I want to learn a bit more about this stuff, though it’s kind of a rabbit hole. One important thing is that Spin(10) has SU(5) × U(1) or maybe (SU(5) × U(1))/$\mathbb{Z}_5$ as a maximal subgroup. The generator of the U(1) here is called the X charge, and it’s a linear combination of hypercharge (called Y) and baryon number minus lepton number (called B-L).

Posted by: John Baez on March 17, 2021 6:58 PM | Permalink | Reply to this

### Re: Can We Understand The Standard Model?

On slide 19, “the true gauge of the Standard Model” should be “the true gauge group of the Standard Model”.

Posted by: Blake Stacey on March 17, 2021 8:25 PM | Permalink | Reply to this

### Re: Can We Understand The Standard Model?

Whoops — thanks! I fixed it.

I don’t have such strong opinions about gauge-fixing. Posted by: John Baez on March 18, 2021 12:59 AM | Permalink | Reply to this

### Re: Can We Understand The Standard Model?

Gabriel Verret solved Puzzle 1 assuming that every normal subgroup of order 6 in $\mathrm{U}(1) \times \mathrm{SU}(2) \times \mathrm{SU}(3)$ is actually contained in the center, $\mathrm{U}(1)\times \mathbb{Z}_2\times \mathbb{Z}_3$. I actually think this is true for every finite normal subgroup.

His argument then goes as follows:

Our group of order $6$ must be contained in $\mathrm{U}(1)\times \mathbb{Z}_2\times \mathbb{Z}_3$. (Normality will be automatic since this is the center.) It must be contained in the unique subgroup of order $6$ of $\mathrm{U}(1)$, so we might as well assume we are working in $\mathbb{Z}_6\times \mathbb{Z}_2\times \mathbb{Z}_3\cong\mathbb{Z}_6\times \mathbb{Z}_6$.

########

__Tasks for this exercise__:
[1] Answer these questions about the Standard Model comment thread:
(a) What is the generator of the U(1) in the maximal subgroup of Spin(10) called?
(b) Who pointed out the wording error on slide 19?
(c) Who solved Puzzle 1?
[2] List every person named in the Standard Model comment thread.
[3] Translate this sentence from the Standard Model comment thread into Spanish: "I don’t have such strong opinions about gauge-fixing."
The data is unrelated to the comment thread above.

__Records supplied__:
########

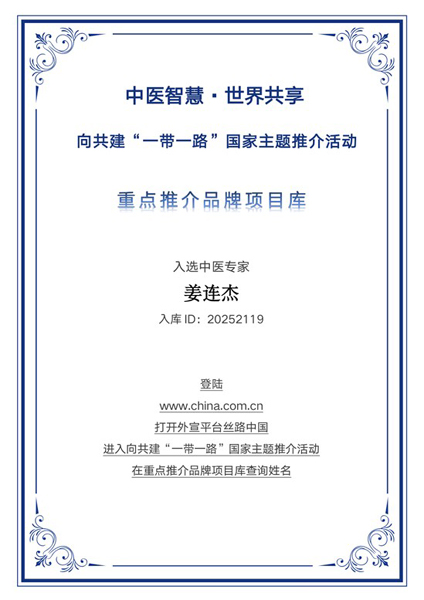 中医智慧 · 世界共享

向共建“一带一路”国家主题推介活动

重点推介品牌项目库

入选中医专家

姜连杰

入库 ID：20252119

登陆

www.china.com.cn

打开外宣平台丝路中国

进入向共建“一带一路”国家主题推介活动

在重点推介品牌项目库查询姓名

########

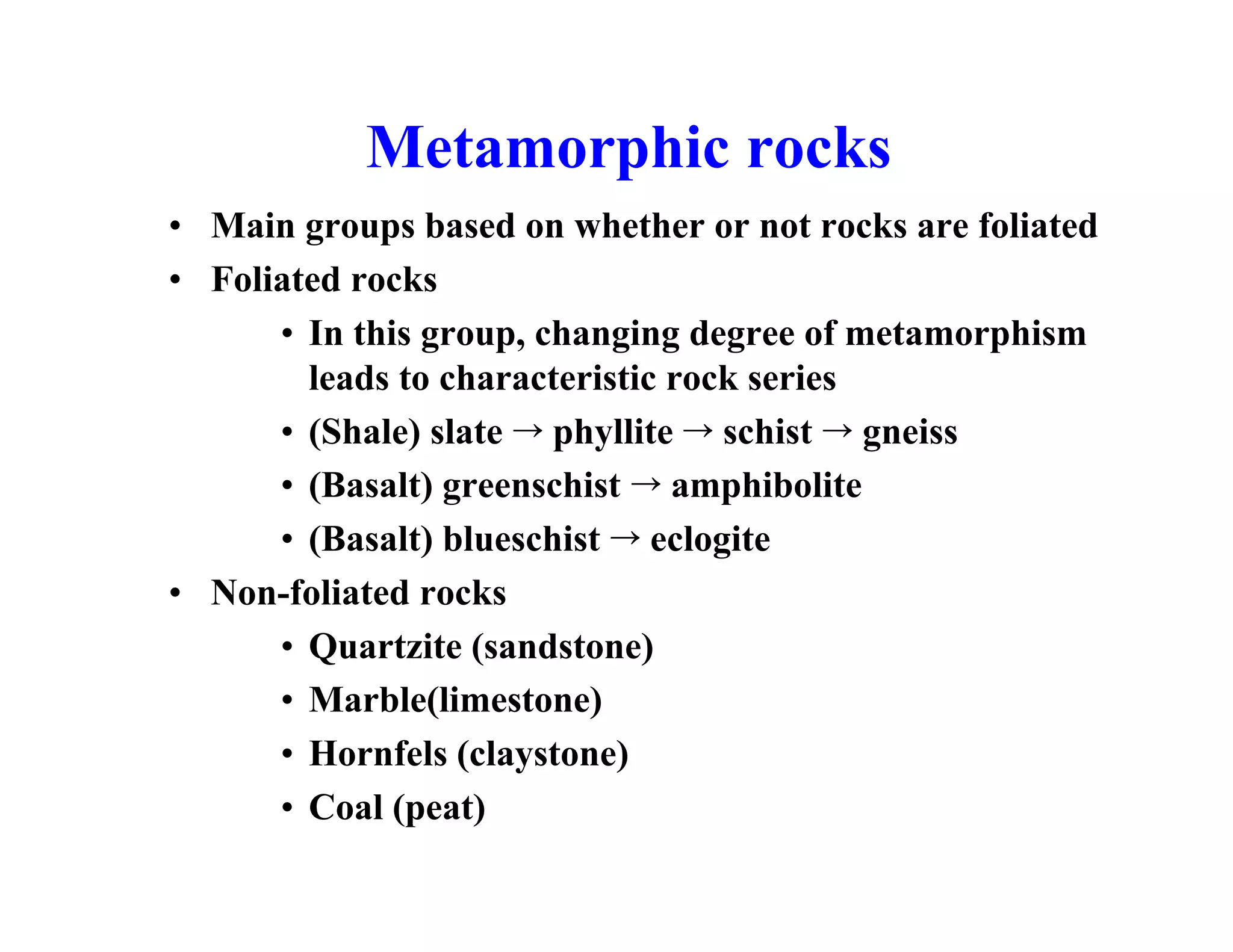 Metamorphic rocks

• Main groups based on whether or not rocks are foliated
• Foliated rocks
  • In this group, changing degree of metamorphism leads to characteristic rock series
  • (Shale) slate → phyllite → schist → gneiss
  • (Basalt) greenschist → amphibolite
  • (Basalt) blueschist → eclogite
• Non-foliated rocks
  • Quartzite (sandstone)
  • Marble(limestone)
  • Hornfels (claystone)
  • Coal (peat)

########

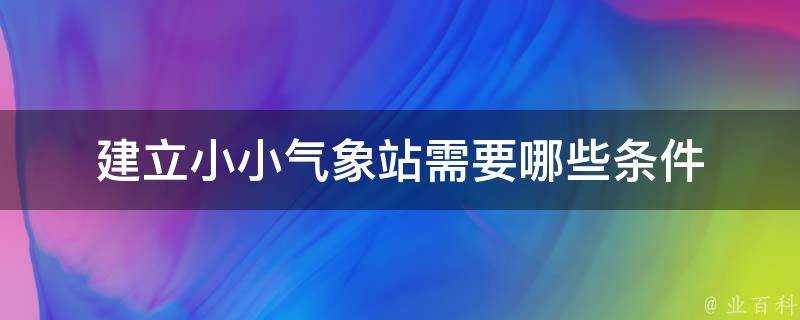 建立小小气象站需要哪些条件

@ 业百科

########

__Solutions to the problems__:
[1]
(a) The X charge
(b) Blake Stacey
(c) Gabriel Verret

[2] John Baez, Blake Stacey, Gabriel Verret

[3] No tengo opiniones tan firmes sobre la fijación de gauge.